■ひと安心も束の間、最後にピンチはやってきた

台風前の朝。小屋の後ろ焼津の方から黒い雲が来ています

 さてさて、始まってしまえば残すところモッコはひとつ。去年は荷上げが済むや否や、翌日からの入山に向けて4時間半も離れた芝沢ゲートに向かって車を走らせるというバタバタスケジュールだった。

 しかし、今年のわたしはひと味違うのです。今回はわたし、なんとヘリの最終便に乗ります。人生で初めてのヘリ入山。作業員さんを迎えに行く便に乗せてもらうことになったのだ。う〜、緊張する。営業開始まで5日間しかないし、できるだけ早く小屋に上がりたいのでありがたや。

 どうやら上も作業が無事に済んで、作業員さんも下山の準備ができている様子。余裕ぶっていたわたしも、だんだんと緊張してきた。さて、参りましょう。

初めてヘリコプターに搭乗!

 ヘリが出発したら、想像以上に速かった。下にいる皆さんが、一瞬で小さくなる。もうヘリに乗るなんて最初で最後かと思うと、瞬きすらも惜しい。下を眺めると、小さな集落が見えた。あの谷のさらに奥にも、誰かの暮らしがあるのか。そのさらに奥の山の上に私たちの暮らしがある。「いろんな生活があるな〜」なんてことを思っているうち、あっという間に山が近づいてきて、余韻に浸る間もなく突如小屋が現れた。

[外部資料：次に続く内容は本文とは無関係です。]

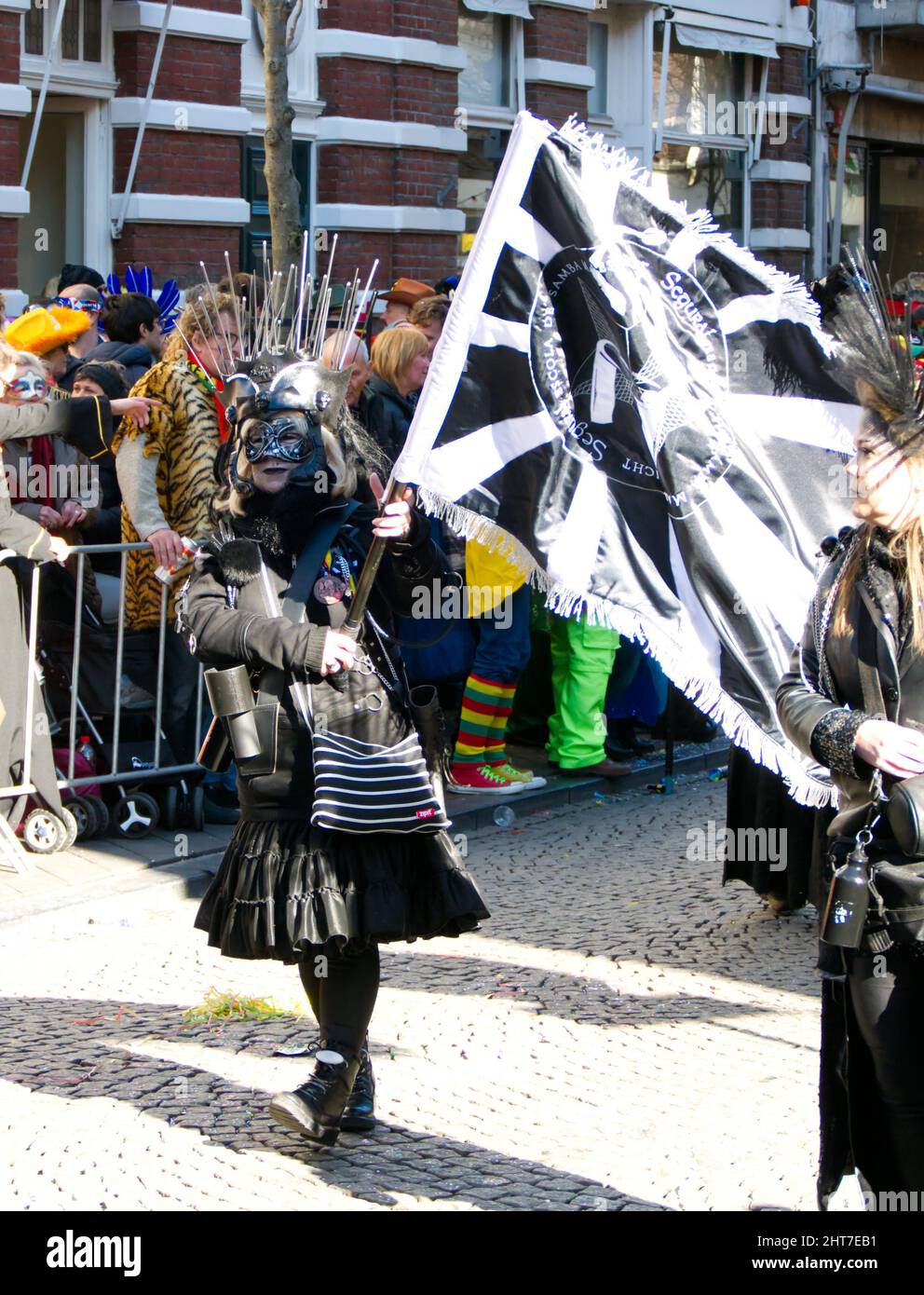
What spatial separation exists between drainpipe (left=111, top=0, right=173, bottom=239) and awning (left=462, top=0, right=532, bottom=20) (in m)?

 あの小屋が見えた瞬間は忘れられない。大きな光岳に、とてもちっぽけな小屋だった。嵐の時も私たちの生活と登山者の安全を守ってくれるのだから、愛おしい。せめて、いつも綺麗にしますからね。

■初めてヘリに乗った余韻…… は吹き飛んでしまった

荷物を吊り上げる様子

 ヘリポートに降りると、下山するはずの皆さんの姿がない。ヘリの整備士さんは「どうなっているんだ?」と言うけど、わたしもなにがなんだかわからないでパニック。遠く小屋の方で、悠長に手を振っている人たちが見えた。まさか!?

 ヘリは燃料の関係もあるのか、サアーと下ってしまった。電波もなく連絡もできない。急いで小屋まで行くと、手を振っていたのは居残り組の人たちだとわかったが、下りる方々はどこへ? 

 振り返ると、ハイマツを漕いでいる人たちの姿が見えた。どうやら、ヘリポートに向かっているうちに、迷子になってしまったみたい……。結局、再度迎えにきてくれたヘリに乗って帰ることができてひと安心です。

 今日はすべてが順調に進んでいたのだけれど、最後の最後にピンチは突然やってきた。初めてヘリに乗った余韻を楽しむ間もなかった1日でした。